Mauvaise nouvelle pour l’artiste Hadiatou Bah, connue sous le nom de scène Hadya, ainsi que pour les créateurs de contenu Ahmed Saadate Diallo, alias Saad le Provocateur, et Mamadou Alpha Baldé, connu sous le pseudonyme de Sopra Alpha. Poursuivis pour « diffamation », « proxénétisme et complicité » ainsi que pour « atteinte à l’ordre public et à la dignité des individus par le biais d’un système informatique », les trois prévenus resteront finalement en détention.
Pourtant, ce mercredi, le président du Tribunal de première instance (TPI) de Dixinn avait décidé de leur accorder une liberté provisoire à la suite d’une requête introduite par leurs avocats. Cependant, cette décision a été immédiatement suspendue après l’appel interjeté par le substitut du procureur de la République. Une démarche qui a suscité la colère et la déception de Maître David Béravogui, l’un des avocats de la défense.

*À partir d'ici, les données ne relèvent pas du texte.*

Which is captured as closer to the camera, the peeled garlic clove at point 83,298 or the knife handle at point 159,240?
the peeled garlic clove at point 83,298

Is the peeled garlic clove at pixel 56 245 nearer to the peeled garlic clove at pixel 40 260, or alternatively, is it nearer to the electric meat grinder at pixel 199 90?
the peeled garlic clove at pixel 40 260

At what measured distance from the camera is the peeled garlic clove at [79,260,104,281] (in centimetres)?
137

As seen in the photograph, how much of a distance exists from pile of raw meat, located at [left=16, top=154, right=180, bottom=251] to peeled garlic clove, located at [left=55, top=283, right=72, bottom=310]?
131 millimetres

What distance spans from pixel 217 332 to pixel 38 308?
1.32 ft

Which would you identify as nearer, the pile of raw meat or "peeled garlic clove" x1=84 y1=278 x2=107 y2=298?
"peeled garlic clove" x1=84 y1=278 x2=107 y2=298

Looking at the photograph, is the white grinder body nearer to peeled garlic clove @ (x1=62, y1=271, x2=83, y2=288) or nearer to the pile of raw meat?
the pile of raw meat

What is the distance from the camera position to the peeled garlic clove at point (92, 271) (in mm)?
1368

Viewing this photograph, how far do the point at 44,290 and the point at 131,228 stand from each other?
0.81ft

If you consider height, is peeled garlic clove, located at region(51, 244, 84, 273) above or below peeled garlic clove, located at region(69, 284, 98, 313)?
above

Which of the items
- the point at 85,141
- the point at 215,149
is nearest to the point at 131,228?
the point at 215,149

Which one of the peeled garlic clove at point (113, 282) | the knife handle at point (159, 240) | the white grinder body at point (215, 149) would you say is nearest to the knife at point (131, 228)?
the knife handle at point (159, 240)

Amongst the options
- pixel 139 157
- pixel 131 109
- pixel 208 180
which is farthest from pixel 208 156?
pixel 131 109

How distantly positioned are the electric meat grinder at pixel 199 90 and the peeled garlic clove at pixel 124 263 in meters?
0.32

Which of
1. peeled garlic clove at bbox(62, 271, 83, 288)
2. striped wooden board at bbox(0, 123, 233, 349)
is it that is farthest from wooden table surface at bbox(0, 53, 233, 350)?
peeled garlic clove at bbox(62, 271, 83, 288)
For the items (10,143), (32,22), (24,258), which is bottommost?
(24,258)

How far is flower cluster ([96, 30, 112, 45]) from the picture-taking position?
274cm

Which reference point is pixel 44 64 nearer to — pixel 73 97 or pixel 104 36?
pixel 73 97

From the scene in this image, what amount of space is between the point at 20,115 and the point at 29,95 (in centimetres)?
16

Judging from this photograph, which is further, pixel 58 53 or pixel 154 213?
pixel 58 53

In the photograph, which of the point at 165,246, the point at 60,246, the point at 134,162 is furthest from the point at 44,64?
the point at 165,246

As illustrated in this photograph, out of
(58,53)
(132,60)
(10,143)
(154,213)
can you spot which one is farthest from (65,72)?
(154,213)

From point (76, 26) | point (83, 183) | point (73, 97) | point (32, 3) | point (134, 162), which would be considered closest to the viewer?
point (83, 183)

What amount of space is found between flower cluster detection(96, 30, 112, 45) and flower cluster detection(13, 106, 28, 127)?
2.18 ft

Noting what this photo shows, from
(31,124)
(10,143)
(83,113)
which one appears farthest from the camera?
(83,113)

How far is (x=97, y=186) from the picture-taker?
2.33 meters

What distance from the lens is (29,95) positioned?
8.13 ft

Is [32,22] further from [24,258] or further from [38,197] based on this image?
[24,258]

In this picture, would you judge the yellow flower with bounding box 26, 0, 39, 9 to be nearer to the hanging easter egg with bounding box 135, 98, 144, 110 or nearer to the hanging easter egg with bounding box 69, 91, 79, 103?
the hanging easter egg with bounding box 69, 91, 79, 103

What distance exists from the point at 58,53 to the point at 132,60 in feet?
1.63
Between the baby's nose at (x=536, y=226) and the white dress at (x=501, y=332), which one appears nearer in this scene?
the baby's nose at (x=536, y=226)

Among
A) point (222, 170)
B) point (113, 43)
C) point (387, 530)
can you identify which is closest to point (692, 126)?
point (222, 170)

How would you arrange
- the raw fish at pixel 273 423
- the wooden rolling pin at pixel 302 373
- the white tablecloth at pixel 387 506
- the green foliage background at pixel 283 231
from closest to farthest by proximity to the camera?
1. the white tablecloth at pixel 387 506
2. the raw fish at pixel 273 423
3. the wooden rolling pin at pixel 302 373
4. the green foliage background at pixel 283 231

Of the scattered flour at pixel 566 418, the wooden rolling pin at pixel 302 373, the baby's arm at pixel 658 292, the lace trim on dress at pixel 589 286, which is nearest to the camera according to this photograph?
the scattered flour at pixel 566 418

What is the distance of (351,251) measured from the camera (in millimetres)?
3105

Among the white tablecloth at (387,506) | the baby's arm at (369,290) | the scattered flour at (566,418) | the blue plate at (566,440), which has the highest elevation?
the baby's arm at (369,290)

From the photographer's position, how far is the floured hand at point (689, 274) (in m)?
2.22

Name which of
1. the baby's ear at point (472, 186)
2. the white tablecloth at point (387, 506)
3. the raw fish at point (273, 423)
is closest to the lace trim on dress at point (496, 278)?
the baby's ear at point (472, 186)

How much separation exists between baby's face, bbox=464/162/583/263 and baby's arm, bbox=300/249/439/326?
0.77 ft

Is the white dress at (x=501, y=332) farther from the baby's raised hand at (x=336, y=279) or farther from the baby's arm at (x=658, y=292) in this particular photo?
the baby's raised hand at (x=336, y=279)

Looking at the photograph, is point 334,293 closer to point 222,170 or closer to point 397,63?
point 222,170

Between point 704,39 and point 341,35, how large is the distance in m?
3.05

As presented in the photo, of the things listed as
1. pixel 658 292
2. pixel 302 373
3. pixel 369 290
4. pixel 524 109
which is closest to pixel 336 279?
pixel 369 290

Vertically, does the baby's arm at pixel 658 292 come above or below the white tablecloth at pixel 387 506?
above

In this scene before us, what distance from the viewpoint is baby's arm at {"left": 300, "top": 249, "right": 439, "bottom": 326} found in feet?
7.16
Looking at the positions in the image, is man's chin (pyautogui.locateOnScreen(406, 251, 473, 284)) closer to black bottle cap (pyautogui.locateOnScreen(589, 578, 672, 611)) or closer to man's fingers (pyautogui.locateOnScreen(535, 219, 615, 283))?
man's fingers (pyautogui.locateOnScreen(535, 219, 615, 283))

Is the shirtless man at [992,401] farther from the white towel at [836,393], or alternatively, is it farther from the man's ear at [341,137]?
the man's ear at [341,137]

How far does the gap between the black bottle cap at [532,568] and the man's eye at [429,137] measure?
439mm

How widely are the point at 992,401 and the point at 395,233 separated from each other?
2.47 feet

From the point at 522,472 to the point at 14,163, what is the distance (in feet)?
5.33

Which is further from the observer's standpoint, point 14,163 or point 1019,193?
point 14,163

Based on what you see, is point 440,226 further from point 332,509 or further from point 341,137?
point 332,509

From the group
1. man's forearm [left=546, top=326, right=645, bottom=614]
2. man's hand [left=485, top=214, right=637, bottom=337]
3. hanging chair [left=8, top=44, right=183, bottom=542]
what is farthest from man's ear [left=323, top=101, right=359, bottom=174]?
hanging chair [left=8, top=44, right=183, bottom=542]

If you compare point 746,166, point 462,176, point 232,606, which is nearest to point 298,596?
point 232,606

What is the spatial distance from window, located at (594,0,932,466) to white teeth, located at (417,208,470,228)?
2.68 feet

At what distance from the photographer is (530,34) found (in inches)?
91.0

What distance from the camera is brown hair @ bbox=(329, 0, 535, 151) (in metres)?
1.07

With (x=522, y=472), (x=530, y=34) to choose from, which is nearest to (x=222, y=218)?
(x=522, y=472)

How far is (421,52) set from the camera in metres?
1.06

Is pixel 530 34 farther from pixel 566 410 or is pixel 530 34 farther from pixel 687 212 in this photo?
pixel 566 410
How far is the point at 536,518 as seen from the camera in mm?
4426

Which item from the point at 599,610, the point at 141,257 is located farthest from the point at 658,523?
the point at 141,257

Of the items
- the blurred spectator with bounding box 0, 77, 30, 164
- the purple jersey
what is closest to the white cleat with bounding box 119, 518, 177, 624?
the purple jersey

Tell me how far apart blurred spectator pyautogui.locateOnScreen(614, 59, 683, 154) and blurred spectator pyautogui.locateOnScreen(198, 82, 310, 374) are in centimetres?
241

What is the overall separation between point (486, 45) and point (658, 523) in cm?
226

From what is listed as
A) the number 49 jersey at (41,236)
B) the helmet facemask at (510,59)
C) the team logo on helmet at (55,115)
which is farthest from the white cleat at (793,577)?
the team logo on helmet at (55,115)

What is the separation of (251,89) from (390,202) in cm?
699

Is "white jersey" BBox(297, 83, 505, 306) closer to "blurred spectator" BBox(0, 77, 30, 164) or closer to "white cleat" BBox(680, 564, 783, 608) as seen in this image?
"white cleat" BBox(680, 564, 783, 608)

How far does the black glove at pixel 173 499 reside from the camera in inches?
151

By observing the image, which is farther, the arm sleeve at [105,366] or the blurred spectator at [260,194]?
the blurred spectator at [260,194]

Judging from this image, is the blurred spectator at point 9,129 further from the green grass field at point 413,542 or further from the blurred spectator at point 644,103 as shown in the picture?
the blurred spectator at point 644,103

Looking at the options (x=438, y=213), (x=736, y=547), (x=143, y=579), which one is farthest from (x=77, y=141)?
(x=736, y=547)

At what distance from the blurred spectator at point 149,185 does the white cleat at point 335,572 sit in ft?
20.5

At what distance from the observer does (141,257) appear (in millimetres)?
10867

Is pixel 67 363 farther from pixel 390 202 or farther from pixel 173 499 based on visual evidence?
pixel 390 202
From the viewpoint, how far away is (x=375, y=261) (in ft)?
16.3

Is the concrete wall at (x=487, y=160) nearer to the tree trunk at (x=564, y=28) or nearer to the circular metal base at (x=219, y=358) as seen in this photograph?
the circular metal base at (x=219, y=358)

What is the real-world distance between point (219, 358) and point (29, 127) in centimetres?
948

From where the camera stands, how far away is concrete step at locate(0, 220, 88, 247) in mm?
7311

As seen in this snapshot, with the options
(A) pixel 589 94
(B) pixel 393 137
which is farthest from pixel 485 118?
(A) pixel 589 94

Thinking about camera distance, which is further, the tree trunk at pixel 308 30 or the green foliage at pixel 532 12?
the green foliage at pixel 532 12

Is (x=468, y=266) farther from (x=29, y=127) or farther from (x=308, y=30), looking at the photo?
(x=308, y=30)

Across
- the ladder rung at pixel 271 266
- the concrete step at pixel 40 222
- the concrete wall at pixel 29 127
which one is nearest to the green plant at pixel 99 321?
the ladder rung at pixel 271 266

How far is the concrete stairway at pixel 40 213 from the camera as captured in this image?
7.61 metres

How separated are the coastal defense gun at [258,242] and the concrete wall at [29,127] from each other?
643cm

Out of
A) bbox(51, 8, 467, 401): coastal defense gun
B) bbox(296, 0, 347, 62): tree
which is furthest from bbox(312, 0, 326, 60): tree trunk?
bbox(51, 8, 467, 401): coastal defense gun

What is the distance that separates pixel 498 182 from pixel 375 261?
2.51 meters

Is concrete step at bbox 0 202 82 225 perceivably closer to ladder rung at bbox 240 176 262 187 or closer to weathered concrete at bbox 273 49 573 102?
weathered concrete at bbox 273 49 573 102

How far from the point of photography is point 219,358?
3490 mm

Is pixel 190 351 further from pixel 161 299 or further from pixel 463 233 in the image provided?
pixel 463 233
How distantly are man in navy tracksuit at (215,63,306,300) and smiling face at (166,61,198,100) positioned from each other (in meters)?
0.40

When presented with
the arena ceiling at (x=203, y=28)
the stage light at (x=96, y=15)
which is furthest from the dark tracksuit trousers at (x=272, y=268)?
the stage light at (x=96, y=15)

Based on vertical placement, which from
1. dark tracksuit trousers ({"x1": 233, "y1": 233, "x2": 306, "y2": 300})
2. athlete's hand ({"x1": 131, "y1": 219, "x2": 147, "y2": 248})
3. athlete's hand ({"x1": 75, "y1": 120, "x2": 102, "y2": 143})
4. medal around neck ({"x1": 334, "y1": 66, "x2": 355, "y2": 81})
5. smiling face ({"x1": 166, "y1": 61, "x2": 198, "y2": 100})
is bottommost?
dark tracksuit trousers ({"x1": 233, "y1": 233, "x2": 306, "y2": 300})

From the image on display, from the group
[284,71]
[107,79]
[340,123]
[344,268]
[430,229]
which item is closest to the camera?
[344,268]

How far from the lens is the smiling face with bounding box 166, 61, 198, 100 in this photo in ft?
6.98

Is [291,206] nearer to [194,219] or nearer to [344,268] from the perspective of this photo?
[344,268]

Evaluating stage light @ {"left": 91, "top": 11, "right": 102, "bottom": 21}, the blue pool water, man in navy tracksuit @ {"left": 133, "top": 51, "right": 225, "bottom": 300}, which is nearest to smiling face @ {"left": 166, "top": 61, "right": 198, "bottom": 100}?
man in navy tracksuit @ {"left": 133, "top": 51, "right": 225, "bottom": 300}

« C’est une déception dans la mesure où le procureur de la République vient de faire appel de la décision de mise en liberté prise par le président du tribunal. Par conséquent, nos clients ne sortiront pas de prison. Nous allons poursuivre le combat pour démontrer au procureur que leur détention, qui dépasse désormais quatre semaines, constitue une violation de l’article 465 du Code de procédure pénale. Nous sommes dans une procédure de flagrant délit. Par ailleurs, les faits reprochés à cette artiste ne tiennent pas. La question d’une personne qui se fait appeler Bandirou n’a rien d’illégal. Ce terme est dérivé du mot “bandi”. Pourquoi serions-nous complexés ? Aux États-Unis, il existe des artistes mondialement connus comme Snoop Doggy Dogg ou encore Alpha Blondy. Ce ne sont que des noms de scène. On ne peut donc pas considérer le pseudonyme Bandirou comme une infraction. Concernant les accusations de proxénétisme, elles reposent sur des propos qui n’ont jamais été prouvés. Il n’existe ni victime ni plaignant. Quant à l’atteinte à l’ordre public, en quoi les propos publiés ont-ils réellement troublé l’ordre public, la tranquillité publique ou encore la salubrité publique ? Rien ne permet de l’affirmer », a déclaré l’avocat.
Poursuivant, Maître David Béravogui a également estimé que les deux créateurs de contenu ne devraient pas être maintenus en détention au regard de leur statut.
« C’est un dossier vide. Le procureur doit comprendre qu’on ne peut pas détenir des journalistes sur la base de la loi ordinaire. Il faut appliquer une loi spéciale. Dans ce dossier, les autorités ont retenu l’article 32 de la loi sur la cybercriminalité ainsi que certaines dispositions du Code pénal, ce qui ne se justifie pas selon nous. C’est ce que nous déplorons. Nous espérons que dans les prochains jours, le procureur reviendra sur sa décision et se désistera de son appel afin que nos clients puissent recouvrer leur liberté », a ajouté Maître David Béravogui.
Lors de l’audience de ce mercredi, plusieurs dossiers étaient inscrits au rôle. En raison de leur nombre, le juge a décidé de renvoyer l’affaire et programmer la reprise des débats le mercredi prochain.